| AIM OF THE EXERCISE |
Retype the listing below line for line, but only from the line with "Evaluation du projet" down to the line with "Plug-in Car Grant", inclusive. Pictures stay out.
INPUT DATA: Begin
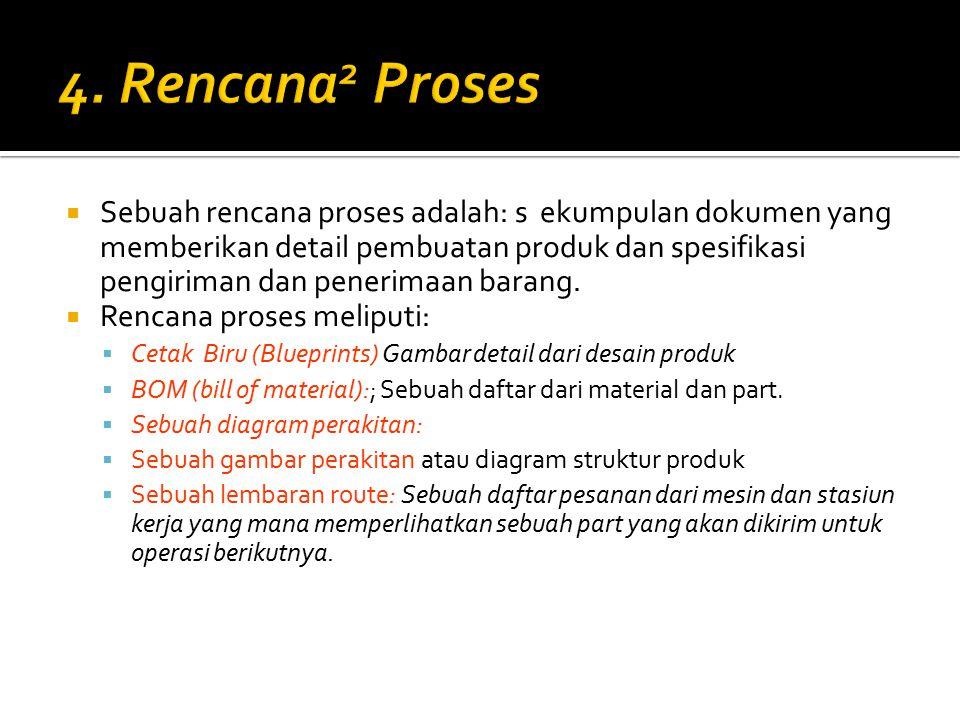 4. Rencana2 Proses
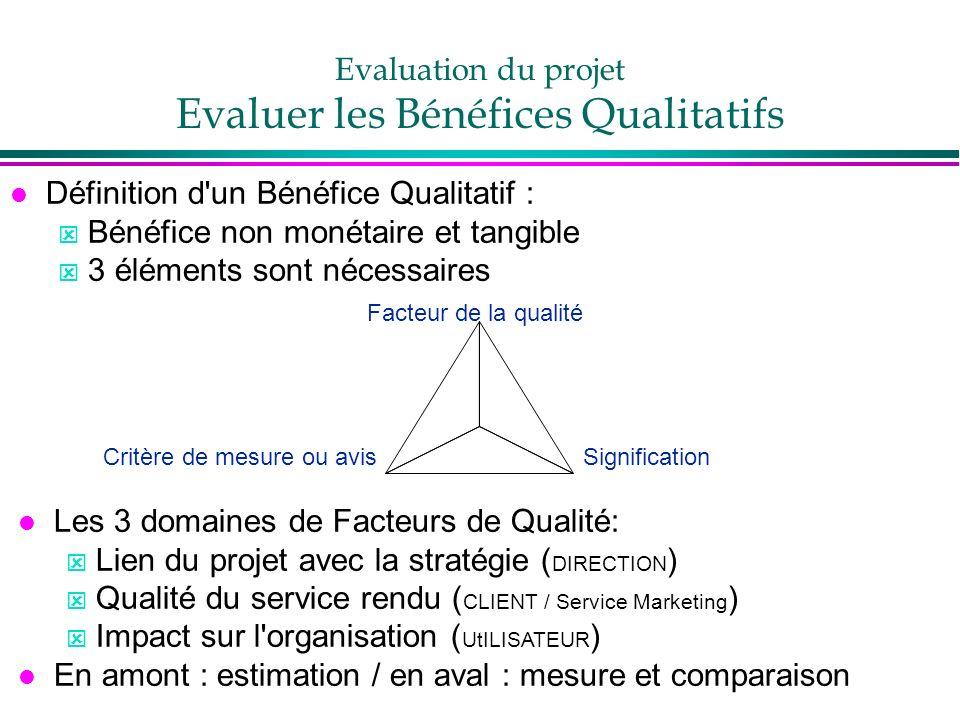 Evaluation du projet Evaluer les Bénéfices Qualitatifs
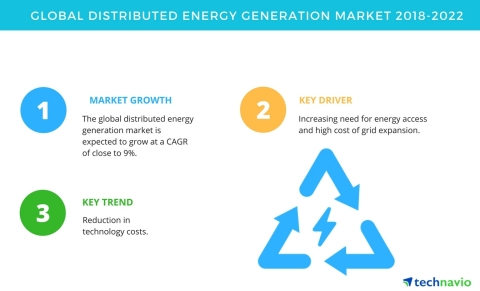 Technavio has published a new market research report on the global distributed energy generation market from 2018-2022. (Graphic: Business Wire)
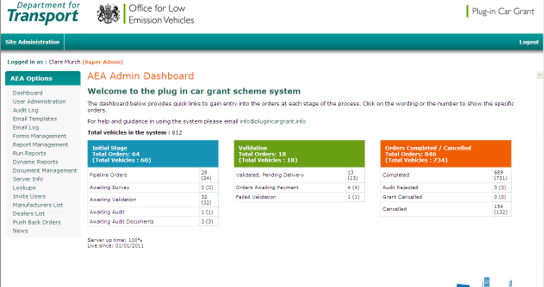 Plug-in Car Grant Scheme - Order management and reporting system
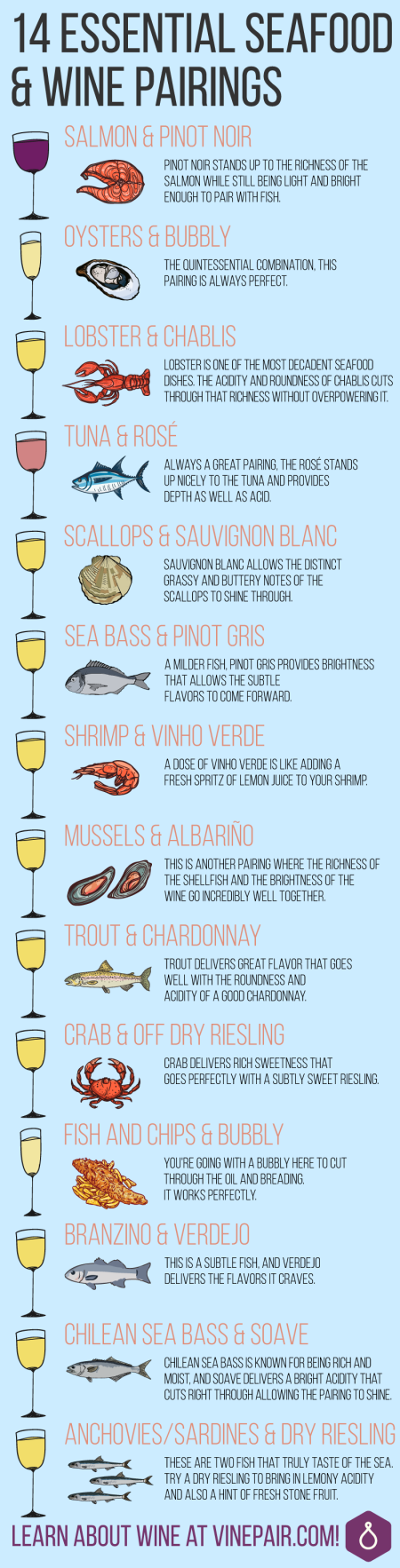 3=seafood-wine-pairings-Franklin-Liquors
INPUT DATA: End
INPUT DATA: Begin
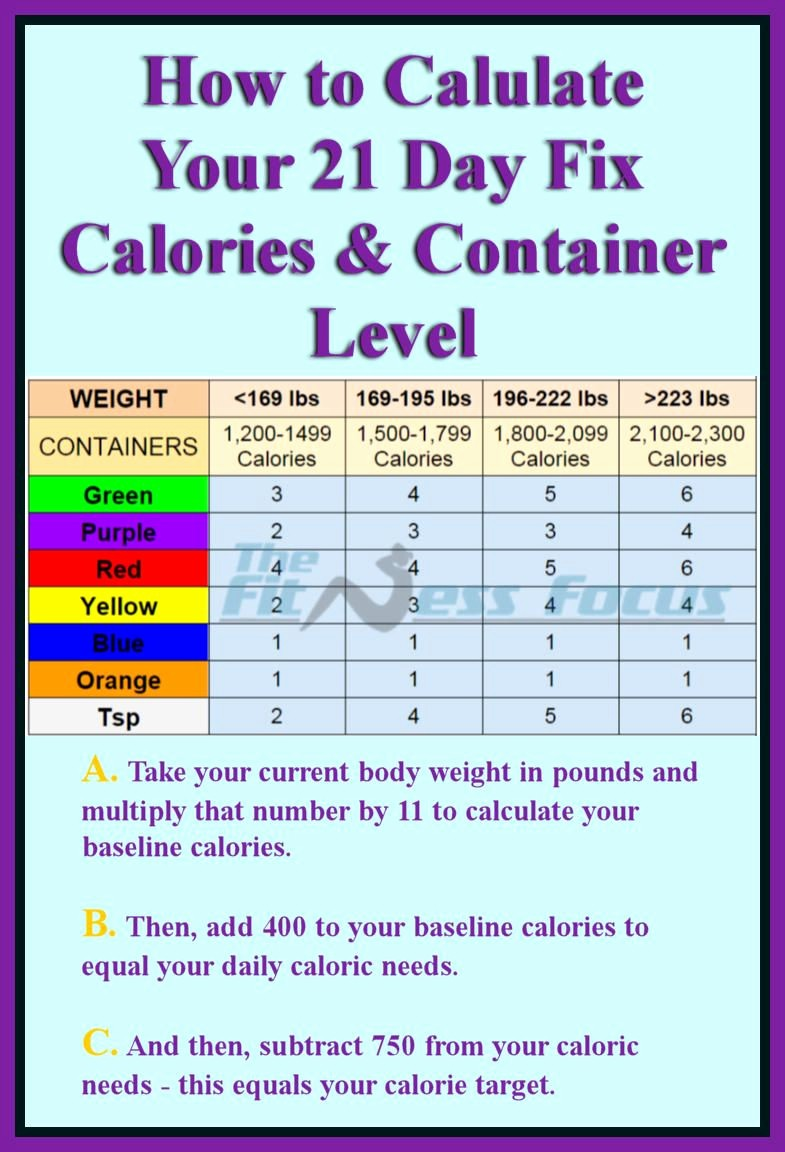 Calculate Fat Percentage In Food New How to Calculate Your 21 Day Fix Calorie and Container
INPUT DATA: End
INPUT DATA: Begin
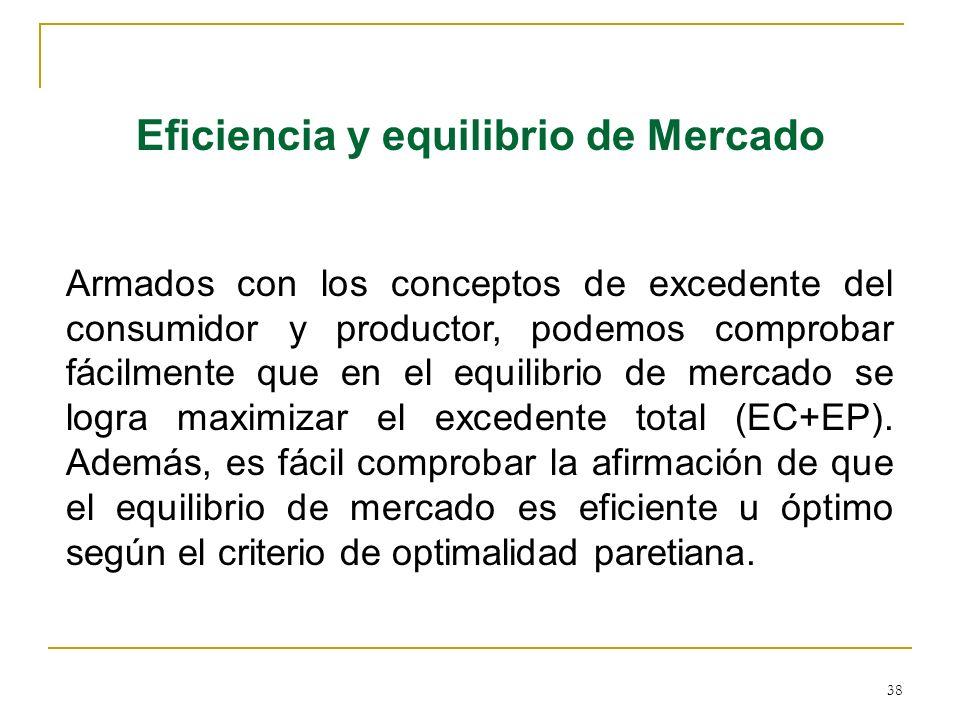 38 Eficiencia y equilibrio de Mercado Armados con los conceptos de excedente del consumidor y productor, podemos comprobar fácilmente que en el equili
INPUT DATA: End
| TASK RESPONSE |
 Evaluation du projet Evaluer les Bénéfices Qualitatifs
 Technavio has published a new market research report on the global distributed energy generation market from 2018-2022. (Graphic: Business Wire)
 Plug-in Car Grant Scheme - Order management and reporting system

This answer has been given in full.